_Document section_:
General information
- Type: Dive-bomber
- Manufacturer: Savoia-Marchetti
- Primary user: Regia Aeronautica
- Number built: 34

History
- First flight: 19 December 1936
- Retired: 1940

= Savoia-Marchetti SM.85 =

Italian monoplane dive bomber

The Savoia-Marchetti SM.85 was an Italian monoplane dive bomber and ground-attack aircraft that served in small numbers in the Regia Aeronautica at the beginning of World War II. They were soon replaced in service by the Junkers Ju 87.

==Design and development==
The SM.85 was part of a programme by the Regia Aeronautica to produce a twin-engine monoplane dive bomber based on the theories developed over the previous 20 years by the American General Billy Mitchell, that were enthusiastically adopted by Colonel Amedeo Mecozzi (who also developed the Breda Ba.64 and its derivatives) for attack aircraft.

The resulting aircraft, constructed of wood, had a wing set in an upper-middle configuration, a rectangular cross-section fuselage, retractable undercarriage and a fixed tail wheel, and was powered by two Piaggio P.VII C.35 engines. The wings, made totally of wood, had three longerons, with fabric covering. The aircraft was designed to give the pilot the best possible forward view, with a transparent panel built into the cockpit floor.'

The SM.85's useful payload was 1,150 kg (2,540 lb), including the possibility of fitting a 12.7 mm (0.5 in) machine gun with 300-500 rounds. The aircraft was capable of also using its flaps as airbrakes for diving attacks, a notable characteristic of this aircraft. The bomb load was carried in a parallelogram-shaped section mounted under the fuselage. The SM.85 was capable of carrying a 500 kg/1,100 lb bomb (or an 800 kg/1,760 lb bomb, the heaviest weapon in the Italian aviation arsenal, but only on very short range missions).

_Material shown_:
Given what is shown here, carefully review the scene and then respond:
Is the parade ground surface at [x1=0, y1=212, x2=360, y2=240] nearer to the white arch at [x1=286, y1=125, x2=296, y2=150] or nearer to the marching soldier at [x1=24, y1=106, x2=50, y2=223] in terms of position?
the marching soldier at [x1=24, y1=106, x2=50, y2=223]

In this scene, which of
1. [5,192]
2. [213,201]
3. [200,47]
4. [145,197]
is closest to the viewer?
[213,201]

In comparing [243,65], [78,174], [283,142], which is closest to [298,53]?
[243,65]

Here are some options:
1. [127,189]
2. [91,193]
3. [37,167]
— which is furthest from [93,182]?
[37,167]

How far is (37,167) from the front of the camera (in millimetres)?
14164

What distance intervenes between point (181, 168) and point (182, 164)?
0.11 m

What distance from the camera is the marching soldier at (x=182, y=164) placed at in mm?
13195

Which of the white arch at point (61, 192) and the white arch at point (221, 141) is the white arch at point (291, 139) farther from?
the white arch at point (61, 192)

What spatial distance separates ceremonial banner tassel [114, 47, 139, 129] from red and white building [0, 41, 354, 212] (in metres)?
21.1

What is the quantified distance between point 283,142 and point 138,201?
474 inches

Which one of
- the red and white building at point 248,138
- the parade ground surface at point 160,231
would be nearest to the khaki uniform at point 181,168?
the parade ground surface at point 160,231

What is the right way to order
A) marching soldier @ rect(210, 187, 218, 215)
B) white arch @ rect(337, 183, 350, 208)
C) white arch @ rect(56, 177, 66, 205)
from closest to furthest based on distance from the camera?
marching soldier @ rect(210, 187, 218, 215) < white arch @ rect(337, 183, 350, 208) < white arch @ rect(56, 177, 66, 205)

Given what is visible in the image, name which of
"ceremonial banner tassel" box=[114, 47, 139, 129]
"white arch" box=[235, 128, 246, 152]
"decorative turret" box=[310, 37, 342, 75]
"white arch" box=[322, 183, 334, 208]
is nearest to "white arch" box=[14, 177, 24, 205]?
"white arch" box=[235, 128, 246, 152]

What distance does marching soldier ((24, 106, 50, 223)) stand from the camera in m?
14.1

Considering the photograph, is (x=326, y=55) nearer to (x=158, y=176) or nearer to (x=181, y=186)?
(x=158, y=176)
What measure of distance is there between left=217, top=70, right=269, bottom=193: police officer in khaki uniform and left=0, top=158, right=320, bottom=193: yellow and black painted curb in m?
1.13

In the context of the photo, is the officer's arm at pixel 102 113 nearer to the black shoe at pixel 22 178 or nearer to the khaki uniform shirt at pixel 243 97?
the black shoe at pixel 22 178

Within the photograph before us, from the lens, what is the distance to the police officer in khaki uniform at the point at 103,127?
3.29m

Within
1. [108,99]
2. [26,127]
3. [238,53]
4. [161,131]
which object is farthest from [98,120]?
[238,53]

_What the task requires_:
Retype the SM.85 text from "The Savoia-Marchetti SM.85" to "Junkers Ju 87.", word for word. The records were taken from a different source than the SM.85 text.

_Expected answer_:
The Savoia-Marchetti SM.85 was an Italian monoplane dive bomber and ground-attack aircraft that served in small numbers in the Regia Aeronautica at the beginning of World War II. They were soon replaced in service by the Junkers Ju 87.